By Jerry Grohovsky
Copyright 2008. JPG & Associates, Inc.
Here is an employment scenario for you: You have been employed with a company for the past 5 years as a technical communicator, and suddenly given notice that there is a lay-off…and you are on the list. You are now faced with the options of seeking other fulltime direct positions, or you can consider a new path: going out on your own as an independent consultant. For those who have never done the latter, the first question that may come to mind is: What do I need to know to get set up as an independent consultant so that I am prepared to run my technical communications consulting business?
To get started, here are some recommended steps:
1. Legally establish your consulting business with the state. Select a business name, do a name search, and register with the state as a corporation or limited liability company (LLC) classification to secure a charter number. Note: If you establish a sole proprietorship, you do not need to obtain a charter number; however, the tax advantages may be less favorable than if you establish yourself as a corp. or LLC status
(consult with your accountant). You can do all this in person at the Minnesota state offices, or you can do so on-line at the Minnesota Secretary of State web site at: (www.commerce.state.mn.us).

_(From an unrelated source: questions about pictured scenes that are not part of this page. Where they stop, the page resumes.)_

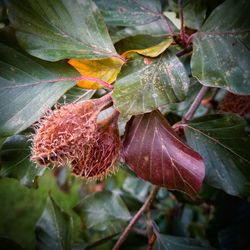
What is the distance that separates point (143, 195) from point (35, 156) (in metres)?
0.83

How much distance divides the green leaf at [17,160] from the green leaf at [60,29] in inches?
8.8

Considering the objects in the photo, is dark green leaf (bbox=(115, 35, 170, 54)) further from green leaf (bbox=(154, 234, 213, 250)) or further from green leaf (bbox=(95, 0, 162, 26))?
green leaf (bbox=(154, 234, 213, 250))

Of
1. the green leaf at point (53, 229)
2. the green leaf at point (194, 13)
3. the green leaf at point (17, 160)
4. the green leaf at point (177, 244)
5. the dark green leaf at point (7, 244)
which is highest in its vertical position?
the green leaf at point (194, 13)

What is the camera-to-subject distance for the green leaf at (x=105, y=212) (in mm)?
1141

2. Obtain a Federal tax ID number if you register as a corporation or LLC. You can do so through your accountant, or you can apply for one online at: (www.irs.gov/businesses/small). Note: If you are a sole proprietorship, you do not need a federal tax ID number. Instead, you would use your social security number for tax identification for your business (i.e., W9).
3. Notify your accountant and set up your books. Get your accounting set up for periodic and regular tax withholdings. Set up your books for income and expenses. QuickBooks® is a popular software tool.
4. Set up a bank checking account in your business name.
5. Purchase basic worker’s compensation insurance. If you plan on either visiting client sites, or working for long durations at a client company site, it is recommended that you purchase basic worker’s compensation insurance. Some agencies or client companies may require you to present a certificate of insurance for worker’s compensation before you start a project. Source: Your personal insurance agent is the best place to start for guidance on obtaining and filling out the State of Minnesota application.
6. Create invoices. Establish informative invoices, with the registered name of your consulting business.
Use these when billing any company or agency for which you are currently providing services. If you have a Federal tax ID number, be sure to enter it on the invoices.
7. Business cards, letterhead. These are good to have when marketing yourself direct or through an agency.